» **GOAL A**
In the article on lease rights, what does a landlord commonly seek a right or option to do?

» **GIVEN TEXT**
>> begin
Real EstateIn commercial and residential leases, declarations, purchase agreements, and other instruments, parties variously create (i) options, (ii) obligations, and (iii) what are referred to as right of first refusal, but actual terms of each of those “rights” may depend on the phraseology in the document.

As an opening proposition, unless specifically defined by statute or case law — or the legal document itself, words and phrases as used in legal documents have the ordinary and common meaning ascribed to them in the English language.  Frequently, as is addressed in this article on condominiums and landominiums, words simply mean what we say they mean — the legal document defines the meaning of terms, perhaps other than what the typical colloquial meaning.

Options

Let’s start with “options.”  Tenants may negotiate the following common types of options in a lease:

  • Option to purchase at a fixed or variable price;
  • Option to expand the leased premises;
  • Option to contract (reduce the size of) the leased premises;
  • Option to terminate the lease early, perhaps with a buy-out price paid to the landlord; and
  • Option to renew the lease for a number of terms after the initial term.

Conversely, a Landlord, commonly seeks a right or option to relocate the tenant  to another space to give him flexibility to lease out his building as he best sees fit.

As a general rule, all of these options are as enforceable as the base lease — the tenant or landlord can really impose upon the other party significant burdens from these options, especially as the passage of time makes exercise one or more of the options valuable.  For example, imagine that a tenant today could negotiate a current “fair market value” option to purchase for the ten buildings in which he rents for a period of ten years.  Invariably at least one of those buildings may rise in value, while others may fall.  The tenant has a tremendous advantage of being able to buy the one that has risen in value after the price was negotiated, while ignoring the remainder in which it has fallen or stayed the same.

Some considerations for options:

  • What are the terms of the option?;
  • How and when must the option be exercised?;
  • What if tenant is in default under the lease, can he still enjoy that right?;
  • What if tenant formerly was in default, but has cured it, does the option spring back to life?; and
  • Is the option binding upon future buyers of the property?

Obligations

I am surprised at how often tenants and landlords overlook the choice when negotiating a lease to include in that instrument an obligation in the tenant to buy the property at a fixed or calculated price at or before the end of the term.

Many times as a client is explaining the business terms of a transaction to me, they say that they want an “option” to purchase in the contract or lease, when what they are describing to be is a fixed obligation to purchase (or to expand, etc.).

So, explore with the client when they discuss an option what they really mean by that term.

Right of First Refusal

Then we get to the always-confusing-term, “right of first refusal,” and its counterpart that some insist is an entirely different animal and some insist is exactly the same — “first right of refusal.”  And then something called a “Right of First Offer.”Huh?

Under a classic “right of first refusal,” it typically proceeds like this: Tenant is in a building and is happy to be the tenant.  But tenant might someday like to buy the building, or may not want a landlord different than the original one.

Thus, they hum along for years under the lease, but the lease provides that if landlord receives an offer to purchase the property that he is otherwise inclined to accept, landlord must offer the building to the tenant on the same terms as that third party offer, before accepting that offer, and give to tenant, say, a week to decide if he wants to buy on those terms or not.  This right in the tenant is what I would refer to as a classic “right of first refusal.”
>> end
(Extracted records)
>> begin
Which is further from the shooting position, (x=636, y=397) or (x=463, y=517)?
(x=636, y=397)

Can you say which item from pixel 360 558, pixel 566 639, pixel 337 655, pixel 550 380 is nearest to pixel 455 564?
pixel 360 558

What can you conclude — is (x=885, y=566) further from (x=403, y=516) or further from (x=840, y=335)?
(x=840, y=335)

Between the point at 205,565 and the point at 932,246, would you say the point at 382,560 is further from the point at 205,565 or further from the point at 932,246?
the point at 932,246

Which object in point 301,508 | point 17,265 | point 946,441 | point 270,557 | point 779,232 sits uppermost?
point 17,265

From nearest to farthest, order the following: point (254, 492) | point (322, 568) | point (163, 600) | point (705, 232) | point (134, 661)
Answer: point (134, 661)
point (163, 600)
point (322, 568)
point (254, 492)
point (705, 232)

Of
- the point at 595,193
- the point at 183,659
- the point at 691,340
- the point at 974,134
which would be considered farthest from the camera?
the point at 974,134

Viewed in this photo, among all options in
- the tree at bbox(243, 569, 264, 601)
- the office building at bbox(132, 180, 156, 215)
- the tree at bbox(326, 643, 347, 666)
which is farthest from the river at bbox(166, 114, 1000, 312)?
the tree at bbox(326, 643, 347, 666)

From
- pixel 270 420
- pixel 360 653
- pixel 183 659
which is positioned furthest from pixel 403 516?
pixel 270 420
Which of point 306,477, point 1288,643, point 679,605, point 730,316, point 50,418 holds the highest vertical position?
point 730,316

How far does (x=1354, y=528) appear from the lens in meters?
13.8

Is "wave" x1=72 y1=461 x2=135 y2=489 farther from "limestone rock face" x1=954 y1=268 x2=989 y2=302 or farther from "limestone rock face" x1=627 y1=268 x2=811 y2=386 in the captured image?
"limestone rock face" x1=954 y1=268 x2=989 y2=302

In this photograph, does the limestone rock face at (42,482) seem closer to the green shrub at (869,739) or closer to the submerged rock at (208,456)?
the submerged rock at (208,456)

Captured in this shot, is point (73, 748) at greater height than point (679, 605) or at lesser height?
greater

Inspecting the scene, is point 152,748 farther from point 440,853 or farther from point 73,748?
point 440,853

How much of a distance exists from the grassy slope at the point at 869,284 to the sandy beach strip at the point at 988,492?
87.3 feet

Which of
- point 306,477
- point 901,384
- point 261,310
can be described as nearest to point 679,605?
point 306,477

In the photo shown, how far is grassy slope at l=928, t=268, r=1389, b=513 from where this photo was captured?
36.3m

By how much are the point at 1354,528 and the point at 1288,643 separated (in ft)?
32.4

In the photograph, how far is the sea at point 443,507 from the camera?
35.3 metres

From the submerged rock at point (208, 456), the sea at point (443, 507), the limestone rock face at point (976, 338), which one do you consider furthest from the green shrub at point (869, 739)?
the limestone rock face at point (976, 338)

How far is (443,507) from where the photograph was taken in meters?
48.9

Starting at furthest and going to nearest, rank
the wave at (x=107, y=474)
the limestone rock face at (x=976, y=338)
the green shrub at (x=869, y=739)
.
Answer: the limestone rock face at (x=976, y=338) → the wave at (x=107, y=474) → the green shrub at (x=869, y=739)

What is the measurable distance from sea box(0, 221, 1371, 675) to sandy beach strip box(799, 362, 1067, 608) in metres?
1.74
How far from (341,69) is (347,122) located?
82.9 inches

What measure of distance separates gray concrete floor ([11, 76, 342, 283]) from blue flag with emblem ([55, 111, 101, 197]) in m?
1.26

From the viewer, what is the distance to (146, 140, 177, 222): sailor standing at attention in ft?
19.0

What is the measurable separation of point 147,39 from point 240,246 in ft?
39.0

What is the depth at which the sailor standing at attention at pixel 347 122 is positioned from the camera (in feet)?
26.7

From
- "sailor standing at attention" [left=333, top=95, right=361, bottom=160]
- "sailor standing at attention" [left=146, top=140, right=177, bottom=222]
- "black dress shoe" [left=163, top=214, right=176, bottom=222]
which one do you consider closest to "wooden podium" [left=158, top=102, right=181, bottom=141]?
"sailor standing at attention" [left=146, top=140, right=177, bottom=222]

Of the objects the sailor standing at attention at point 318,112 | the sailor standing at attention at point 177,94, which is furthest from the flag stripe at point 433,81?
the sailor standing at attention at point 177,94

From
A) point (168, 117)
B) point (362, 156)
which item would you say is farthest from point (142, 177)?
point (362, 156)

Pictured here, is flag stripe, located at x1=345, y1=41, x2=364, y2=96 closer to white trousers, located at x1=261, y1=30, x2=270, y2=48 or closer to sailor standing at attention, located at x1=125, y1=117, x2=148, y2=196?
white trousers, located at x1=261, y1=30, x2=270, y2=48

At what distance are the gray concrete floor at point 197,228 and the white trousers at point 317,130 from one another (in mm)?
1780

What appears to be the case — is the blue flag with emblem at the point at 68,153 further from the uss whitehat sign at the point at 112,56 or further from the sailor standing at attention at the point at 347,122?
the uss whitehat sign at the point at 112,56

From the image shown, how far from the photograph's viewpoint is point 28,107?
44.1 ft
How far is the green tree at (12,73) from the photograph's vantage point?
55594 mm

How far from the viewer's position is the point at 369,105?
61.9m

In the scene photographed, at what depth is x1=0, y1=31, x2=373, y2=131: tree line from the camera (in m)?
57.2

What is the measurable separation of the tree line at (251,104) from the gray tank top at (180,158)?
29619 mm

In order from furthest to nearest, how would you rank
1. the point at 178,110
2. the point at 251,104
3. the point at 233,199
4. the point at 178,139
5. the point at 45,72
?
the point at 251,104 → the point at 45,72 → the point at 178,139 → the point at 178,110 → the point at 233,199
>> end
» **GOAL B**
Extract from the listing, word for word, the part that opens with the line containing "In order from" and runs through the end of the listing.

» **WRITTEN SOLUTION A**
To relocate the tenant to another space.

» **WRITTEN SOLUTION B**
In order from furthest to nearest, how would you rank
1. the point at 178,110
2. the point at 251,104
3. the point at 233,199
4. the point at 178,139
5. the point at 45,72
?
the point at 251,104 → the point at 45,72 → the point at 178,139 → the point at 178,110 → the point at 233,199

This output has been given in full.